De acordo com a Simplic – fintech de crédito online – a organização financeira se tornou algo essencial e pode ajudar principalmente em momentos de corte de orçamento. A empresa listou 5 dicas para ajudar as pessoas a economizarem de forma prática e assertiva. Confira:

1. Crie uma lista de compras para ajudar a economizar
Fazer uma lista de compras não traz apenas economia financeira, mas também poupa algum tempo e possíveis desperdícios. Se planejar – seja para ir ao supermercado e até mesmo para realizar compras pela internet – é essencial para não extrapolar as contas. Tome cuidado com as compras por impulso – principalmente nos sites e e-commerces, elas interferem diretamente no orçamento do mês. E se possível, evite fazer compras quando se está com fome, essa ação pode causar gastos extras.
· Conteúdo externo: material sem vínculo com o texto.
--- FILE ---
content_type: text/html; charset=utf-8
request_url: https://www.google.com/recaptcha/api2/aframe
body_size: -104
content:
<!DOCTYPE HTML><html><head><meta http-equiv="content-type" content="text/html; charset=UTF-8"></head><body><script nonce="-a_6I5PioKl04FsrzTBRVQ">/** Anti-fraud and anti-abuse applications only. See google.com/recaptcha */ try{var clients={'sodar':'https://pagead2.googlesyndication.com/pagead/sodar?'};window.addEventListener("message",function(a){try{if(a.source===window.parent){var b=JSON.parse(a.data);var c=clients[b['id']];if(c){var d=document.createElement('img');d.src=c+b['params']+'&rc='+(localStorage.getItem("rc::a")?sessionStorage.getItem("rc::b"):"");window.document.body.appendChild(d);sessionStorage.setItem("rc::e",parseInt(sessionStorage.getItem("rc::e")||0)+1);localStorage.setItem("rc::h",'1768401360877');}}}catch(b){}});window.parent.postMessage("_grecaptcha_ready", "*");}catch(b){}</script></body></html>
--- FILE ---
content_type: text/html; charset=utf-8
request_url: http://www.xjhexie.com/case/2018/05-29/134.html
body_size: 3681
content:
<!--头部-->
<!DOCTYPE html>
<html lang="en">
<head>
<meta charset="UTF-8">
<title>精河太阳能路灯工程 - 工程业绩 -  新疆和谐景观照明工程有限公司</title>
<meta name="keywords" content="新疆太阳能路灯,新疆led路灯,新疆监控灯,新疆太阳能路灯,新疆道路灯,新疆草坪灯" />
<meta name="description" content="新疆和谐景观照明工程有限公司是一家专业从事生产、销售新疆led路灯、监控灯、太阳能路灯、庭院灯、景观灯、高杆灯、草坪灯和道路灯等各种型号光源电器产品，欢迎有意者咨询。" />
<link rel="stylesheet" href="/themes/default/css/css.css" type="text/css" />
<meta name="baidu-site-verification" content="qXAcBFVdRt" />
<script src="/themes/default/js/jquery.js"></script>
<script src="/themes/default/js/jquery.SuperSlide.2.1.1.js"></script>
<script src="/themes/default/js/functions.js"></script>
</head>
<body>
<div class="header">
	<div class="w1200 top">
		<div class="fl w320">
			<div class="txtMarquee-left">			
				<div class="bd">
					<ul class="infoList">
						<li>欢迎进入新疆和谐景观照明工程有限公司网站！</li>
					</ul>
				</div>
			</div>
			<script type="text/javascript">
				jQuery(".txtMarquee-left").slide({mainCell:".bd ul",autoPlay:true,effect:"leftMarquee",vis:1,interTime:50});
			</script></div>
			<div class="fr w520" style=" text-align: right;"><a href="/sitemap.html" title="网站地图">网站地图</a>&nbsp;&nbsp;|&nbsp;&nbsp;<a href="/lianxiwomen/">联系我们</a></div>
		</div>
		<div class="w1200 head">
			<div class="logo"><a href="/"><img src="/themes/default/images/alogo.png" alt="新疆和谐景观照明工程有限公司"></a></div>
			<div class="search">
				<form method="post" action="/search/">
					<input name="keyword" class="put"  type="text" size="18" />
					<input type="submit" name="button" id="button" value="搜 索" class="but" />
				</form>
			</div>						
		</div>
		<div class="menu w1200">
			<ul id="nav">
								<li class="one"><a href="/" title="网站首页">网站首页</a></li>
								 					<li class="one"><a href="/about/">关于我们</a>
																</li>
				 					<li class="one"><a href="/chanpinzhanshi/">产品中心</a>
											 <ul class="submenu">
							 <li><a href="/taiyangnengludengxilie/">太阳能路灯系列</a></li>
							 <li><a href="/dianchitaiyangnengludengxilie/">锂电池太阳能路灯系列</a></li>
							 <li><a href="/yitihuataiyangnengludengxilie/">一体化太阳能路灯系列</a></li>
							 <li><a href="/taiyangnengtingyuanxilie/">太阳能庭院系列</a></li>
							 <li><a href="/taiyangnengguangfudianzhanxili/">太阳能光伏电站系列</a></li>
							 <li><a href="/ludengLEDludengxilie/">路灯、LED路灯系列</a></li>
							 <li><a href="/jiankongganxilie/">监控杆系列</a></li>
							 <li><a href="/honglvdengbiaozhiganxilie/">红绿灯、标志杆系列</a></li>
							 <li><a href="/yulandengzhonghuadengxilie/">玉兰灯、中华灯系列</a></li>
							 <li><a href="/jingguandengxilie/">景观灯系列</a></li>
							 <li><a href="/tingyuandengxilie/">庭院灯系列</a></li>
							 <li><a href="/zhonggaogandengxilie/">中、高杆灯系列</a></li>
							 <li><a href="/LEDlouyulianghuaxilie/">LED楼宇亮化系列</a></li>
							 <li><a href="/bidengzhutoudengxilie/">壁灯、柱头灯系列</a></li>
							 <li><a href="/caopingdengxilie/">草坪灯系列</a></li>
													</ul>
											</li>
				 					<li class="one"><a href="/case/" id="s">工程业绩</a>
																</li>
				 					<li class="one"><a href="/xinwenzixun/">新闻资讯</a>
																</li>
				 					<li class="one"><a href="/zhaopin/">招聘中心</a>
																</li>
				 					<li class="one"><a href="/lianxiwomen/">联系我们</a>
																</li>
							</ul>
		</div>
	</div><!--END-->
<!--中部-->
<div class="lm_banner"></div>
2. Organize as refeições e congele alimentos
Para economizar em casa com a alimentação uma dica é fugir, se possível, dos deliverys, utilizando o serviço, por exemplo, apenas em ocasiões especiais ou aos finais de semana. Comprar ingredientes e preparar os pratos que mais gosta de comer em casa pode garantir uma boa economia. A internet disponibiliza muitas receitas, vídeos e tutoriais que podem ajudar na hora de cozinhar, evitando gastos que podem deixar a conta negativa no final do mês.

Outra dica importante é congelar! Grande parte da economia com alimentação pode ser obtida com o congelamento de produtos. O processo é um aliado perfeito para não pesar o bolso com compras desnecessárias e desperdício. A dica aqui é congelar as refeições que sobrarem e os alimentos em excesso na despensa (ou que não se destinem a consumo imediato). Isso irá ajudar com o cardápio para as próximas semanas.

3. Aposte na luz natural para reduzir a conta
A luz é uma das contas que mais pesa no orçamento familiar. Utilizar a luz do sol, deixando portas e janelas abertas por exemplo, pode reduzir até 5% os gastos mensais, conforme a ONS – Operador Nacional do Sistema Elétrico. Outra dica: o Brasil é um país tropical e tem dias muito quentes. E para as crianças, os pais devem orientar para sempre apagar as luzes, não deixar a televisão, computador e videogame ligados na tomada caso não estejam utilizando.

4. Crie novos hábitos para diminuir a conta de água
Para impactar diretamente nas contas da casa é preciso criar novos hábitos. Lavar a louça, por exemplo, pode desperdiçar mais água do que imaginamos e por isso vale ficar atento. Na hora do banho, recomenda-se alguns cuidados: banhos mais curtos e ações como deixar o chuveiro desligado enquanto se ensaboa ou passa shampoo, podem ajudar. Outra dica, que muitas vezes passa despercebida, é manter a torneira fechada enquanto lava as mãos, o rosto ou escova os dentes. Com essas medidas, o uso de água no banho cai de 180 para 48 litros. Para casas com crianças, vale também reforçar a mensagem, ensinando os pequenos sobre a importância do tema, explicando que economizando, ajudamos também o meio ambiente.

5. Separe itens “encalhados” para fazer uma grana extra
Poucas famílias têm o hábito de se desfazer de móveis, brinquedos, roupas, equipamentos eletrônicos, eletrodomésticos, que não usam mais. Se a ideia é economizar, porque não dar uma geral em casa e relacionar tudo que pode servir as outras pessoas. Separe os itens que podem ir para doação e outros que é possível vender. Por meio de sites de produtos usados como o Enjoei ou de Marketplaces como o Mercado Livre é possível divulgar o produto na internet e quem sabe, gerar uma graninha extra. Outra dica é divulgar os itens nas redes sociais e até mesmo nos grupos dos amigos pelo whatsapp.